ГАЛЛЮЦИНАТОРНЫЙ ПСИХОЗ

В течение нескольких секунд глаза Эстер Крауц суживались за двойной защитой ее очков.

— Вопреки тому, что говорят, — пробормотала Лиз, — там есть уцелевшие. Они заключены в воздушные карманы, образовавшиеся под землей. Проблема в том, что они отказываются от контакта с нами. Моя задача — поставлять им питание, понимаете? Я хожу от станции к станции и приношу им что-нибудь поесть.

Эстер помолчала.

— Понимаю, — произнесла она наконец с раздражением. — Они — узники воздушного кармана, подобно младенцу в плаценте. Они как бы желают родиться. Вы кормите их, как мать ребенка, которого она носит в себе. — Лиз казалось, что ее облили ушатом холодной воды. Она знала, что за этим последует. — Они не хотят выходить из материнского чрева, — продолжала Эстер Крауц. — И вы должны заняться этим. Как занимались Наша, так? Вы были немного ее мамой. А она — вашей сестрой… и отчасти дочерью.

— Правда, мне приходилось заботиться о ней, — ответила Лиз, сознавая, что впадает в заблуждение. — Наши родители были чудесными людьми, но… им недоставало строгости. Богема, артисты, оторванные от реальности. Я вам это уже рассказывала. У нас было восхитительное детство, но не в вашем понимании.

— Мне хотелось бы порассуждать о ваших физических данных, — сменила тему Эстер. — Вы очень мускулисты, даже слишком для женщины. Вы занимаетесь бодибилдингом, словно желая подавить в себе женственность… даже стать мужчиной.

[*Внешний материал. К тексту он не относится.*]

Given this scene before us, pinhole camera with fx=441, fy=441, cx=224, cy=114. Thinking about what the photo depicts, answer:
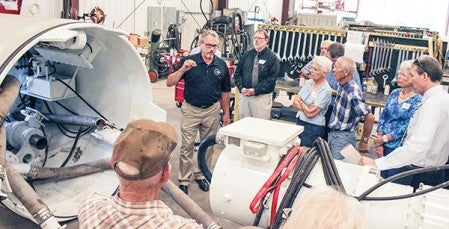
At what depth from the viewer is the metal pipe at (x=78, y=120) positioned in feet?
10.6

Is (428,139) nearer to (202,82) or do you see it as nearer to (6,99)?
(202,82)

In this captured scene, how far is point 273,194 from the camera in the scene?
1.83m

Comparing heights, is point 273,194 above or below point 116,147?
below

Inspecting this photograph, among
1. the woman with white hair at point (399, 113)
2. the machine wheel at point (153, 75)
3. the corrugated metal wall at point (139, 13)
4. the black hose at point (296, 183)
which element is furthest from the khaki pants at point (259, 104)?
the machine wheel at point (153, 75)

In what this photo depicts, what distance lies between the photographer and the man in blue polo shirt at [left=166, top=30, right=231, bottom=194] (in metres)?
3.73

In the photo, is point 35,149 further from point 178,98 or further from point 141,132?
point 178,98

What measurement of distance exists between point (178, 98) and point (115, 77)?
340 centimetres

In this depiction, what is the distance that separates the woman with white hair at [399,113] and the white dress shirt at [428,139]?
2.36 ft

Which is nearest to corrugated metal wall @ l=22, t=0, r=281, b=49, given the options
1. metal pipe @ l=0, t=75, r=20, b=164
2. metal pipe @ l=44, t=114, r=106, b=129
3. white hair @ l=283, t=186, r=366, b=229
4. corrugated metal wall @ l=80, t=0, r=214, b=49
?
corrugated metal wall @ l=80, t=0, r=214, b=49

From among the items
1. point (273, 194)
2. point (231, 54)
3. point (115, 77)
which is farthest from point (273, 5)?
point (273, 194)

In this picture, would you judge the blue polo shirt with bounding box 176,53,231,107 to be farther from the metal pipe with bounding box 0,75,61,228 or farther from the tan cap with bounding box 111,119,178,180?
the tan cap with bounding box 111,119,178,180

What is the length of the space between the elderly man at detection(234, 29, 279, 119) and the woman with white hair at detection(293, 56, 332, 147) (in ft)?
2.52

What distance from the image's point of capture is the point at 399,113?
11.1 feet

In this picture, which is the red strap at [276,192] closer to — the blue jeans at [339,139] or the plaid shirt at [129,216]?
the plaid shirt at [129,216]
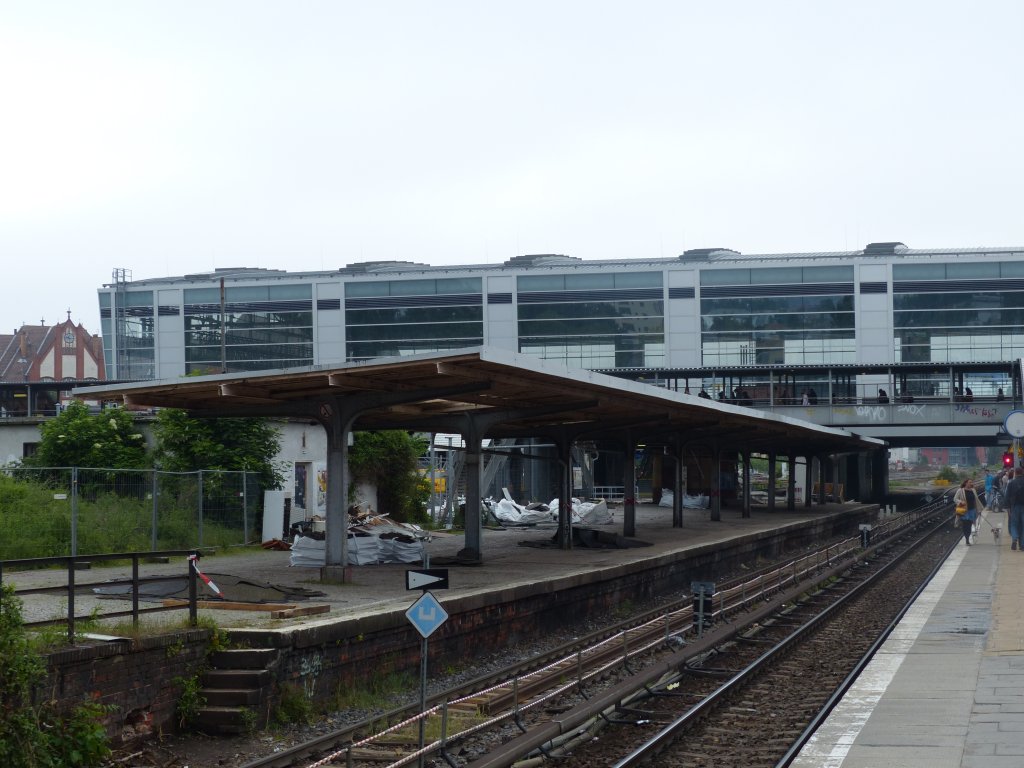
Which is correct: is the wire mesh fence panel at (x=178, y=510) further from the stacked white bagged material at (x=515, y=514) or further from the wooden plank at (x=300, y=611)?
the stacked white bagged material at (x=515, y=514)

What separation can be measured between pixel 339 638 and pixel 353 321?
186 ft

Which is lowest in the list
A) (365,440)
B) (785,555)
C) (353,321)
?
(785,555)

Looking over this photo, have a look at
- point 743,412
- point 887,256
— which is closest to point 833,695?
point 743,412

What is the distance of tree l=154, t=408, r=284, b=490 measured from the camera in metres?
25.3

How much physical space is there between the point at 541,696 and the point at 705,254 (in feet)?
189

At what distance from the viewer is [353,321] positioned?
68.1 meters

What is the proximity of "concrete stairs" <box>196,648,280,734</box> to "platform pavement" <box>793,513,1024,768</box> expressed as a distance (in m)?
4.86

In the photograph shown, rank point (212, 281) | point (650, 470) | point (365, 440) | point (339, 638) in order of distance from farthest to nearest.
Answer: point (212, 281)
point (650, 470)
point (365, 440)
point (339, 638)

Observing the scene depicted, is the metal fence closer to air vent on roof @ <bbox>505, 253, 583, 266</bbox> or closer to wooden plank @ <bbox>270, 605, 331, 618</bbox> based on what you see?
wooden plank @ <bbox>270, 605, 331, 618</bbox>

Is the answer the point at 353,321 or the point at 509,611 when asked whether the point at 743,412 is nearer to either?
the point at 509,611

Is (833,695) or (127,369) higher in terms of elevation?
(127,369)

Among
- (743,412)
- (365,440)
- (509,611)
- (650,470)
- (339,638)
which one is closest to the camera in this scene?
(339,638)

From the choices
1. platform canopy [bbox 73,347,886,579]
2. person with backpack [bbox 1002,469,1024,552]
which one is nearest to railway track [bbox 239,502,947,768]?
platform canopy [bbox 73,347,886,579]

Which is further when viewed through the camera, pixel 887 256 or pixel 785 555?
pixel 887 256
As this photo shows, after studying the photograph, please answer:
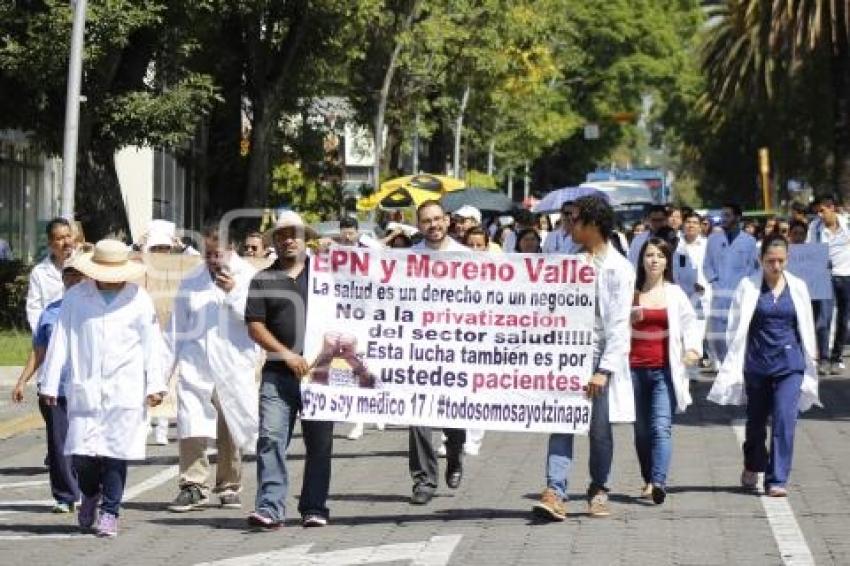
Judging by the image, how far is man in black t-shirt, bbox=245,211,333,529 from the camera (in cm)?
1221

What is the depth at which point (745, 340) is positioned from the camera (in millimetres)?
13875

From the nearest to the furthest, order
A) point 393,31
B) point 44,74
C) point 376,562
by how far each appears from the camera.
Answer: point 376,562
point 44,74
point 393,31

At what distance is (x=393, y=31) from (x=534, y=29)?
786 cm

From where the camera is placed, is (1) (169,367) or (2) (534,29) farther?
(2) (534,29)

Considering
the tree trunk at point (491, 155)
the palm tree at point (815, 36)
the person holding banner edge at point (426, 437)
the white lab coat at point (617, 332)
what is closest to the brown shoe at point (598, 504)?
the white lab coat at point (617, 332)

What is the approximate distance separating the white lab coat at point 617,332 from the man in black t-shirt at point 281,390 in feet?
5.47

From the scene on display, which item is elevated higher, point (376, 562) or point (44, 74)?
point (44, 74)

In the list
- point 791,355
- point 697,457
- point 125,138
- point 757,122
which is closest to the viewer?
point 791,355

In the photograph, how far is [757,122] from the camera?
6681cm

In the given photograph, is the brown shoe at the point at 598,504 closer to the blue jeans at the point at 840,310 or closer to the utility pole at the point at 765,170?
the blue jeans at the point at 840,310

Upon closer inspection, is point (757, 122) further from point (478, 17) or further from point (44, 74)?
point (44, 74)

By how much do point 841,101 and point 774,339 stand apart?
2498 cm

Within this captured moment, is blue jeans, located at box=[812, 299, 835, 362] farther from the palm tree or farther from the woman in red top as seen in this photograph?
the palm tree

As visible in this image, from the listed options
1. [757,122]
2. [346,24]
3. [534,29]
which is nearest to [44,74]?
[346,24]
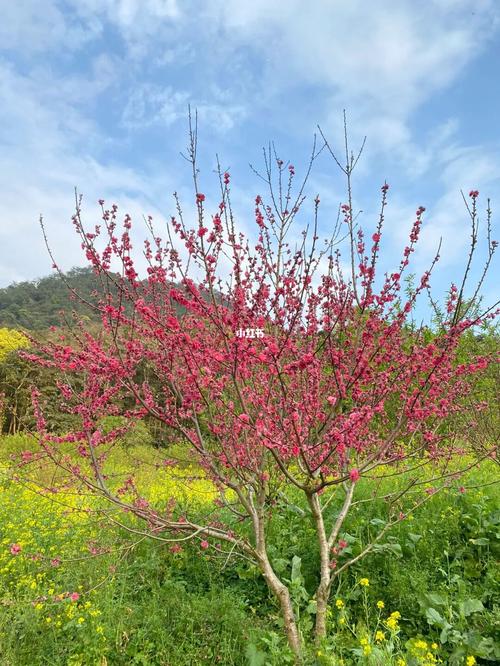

— Я не лесбиянка и не транссексуалка.

— Знаю. Думаю, бессознательно вы хотите стать одновременно отцом и матерью Наша. Родителями в одном лице.

— Я мускулистая, потому что много плавала. Начала я с ныряльщицы в речной бригаде. Я копалась в иле, разыскивая утопленников, самоубийц, трупы, разрубленные винтами судов. От этой грязной работенки новобранцы отказывались. А я вот взялась за нее. Потом попала в бригаду водолазов. Вы представляете себе, сколько весит их экипировка? Не будь я такой мускулистой, я бы рухнула под ее тяжестью.

Эстер поморщилась, показывая, что не даст себя одурачить.

— Вы рационализируете, — бросила она с кривой усмешкой. — Вы представляете вещи в перевернутом виде. Ваш профессиональный выбор непосредственно связан с вашими проблемами смещенного материнства. Можно ли сказать, что все эти годы вы постоянно носили Наша в себе, надеясь полностью переделать ее в собственной матке? Вы хотели исправить воспитание ваших родителей, как полицейский, призванный исправлять социальные ошибки.